**What to work on**:
Return, verbatim, the stretch of the Tenbury community transport text from "The regular Tuesday" through "they do not.".

**Page excerpt**:
*** Begin section ***

The charity is based within the Tenbury Tourist Information office with a dedicated transport co-ordinator to administer the work of TTT.

A personal car service will be developed as well as the continuation of hiring out the ‘Teme Hopper’ minibus provided by a pool of volunteer drivers.

The regular Tuesday shopping services operated by the ‘Teme Hopper’ will collect people from places such as Menith Wood and Clifton-on-Teme with volunteers’ cars serving the Stoke Bliss area.

There are plans to build up the car service and the possibility of extending the bus service to other villages in the Teme Valley such as the Leysters, Little Hereford and Clee Hill areas is under consideration.

Passengers on the bus pay £1 for a one way journey irrespective of length if they have a travel concession and £3 if they do not.

In addition to the scheduled services on Tuesdays the bus can also be hired.

“Our charity represents a new era in community transport for Tenbury,” said John Driver, chairman of the new group.

The other hopes for the future include adding a second bus to the existing vehicle that has 15 seats and specialist equipment to enable access for people with disabilities.

“We shall be talking with partners like Worcestershire County Council about how we can either buy or purchase a second bus,” said Mr Driver.

It is also hoped to extend the car scheme that is operated by volunteer drivers who use their own vehicles and get reimbursed at 45p per mile.

People who ‘book’ a car pay 40p per mile for their travel so the service is very much operated as a community initiative and does not make money.

It is available for anyone to use provided that they can demonstrate that they do not have an alternative means of transport.

More volunteer drivers are needed for the bus and while there is no need for a public service vehicle licence there will be an informal ‘test’ with one of the existing drivers and an assessment from Worcestershire County Council.

Drivers involved in the car scheme will also take an informal ‘test’ and need to show that they are covered by insurance which John Driver says does not involve an increased premium with many companies.

*** End section ***

**Source material**:
*** Begin section ***

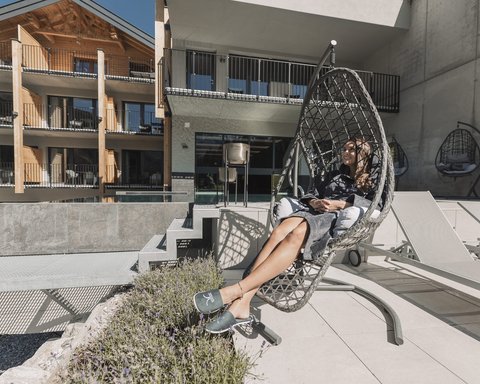 Pictures from Sportalm Woman relaxing in a hanging chair on terrace with modern building background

*** End section ***

**Response area**:
The regular Tuesday shopping services operated by the ‘Teme Hopper’ will collect people from places such as Menith Wood and Clifton-on-Teme with volunteers’ cars serving the Stoke Bliss area.

There are plans to build up the car service and the possibility of extending the bus service to other villages in the Teme Valley such as the Leysters, Little Hereford and Clee Hill areas is under consideration.

Passengers on the bus pay £1 for a one way journey irrespective of length if they have a travel concession and £3 if they do not.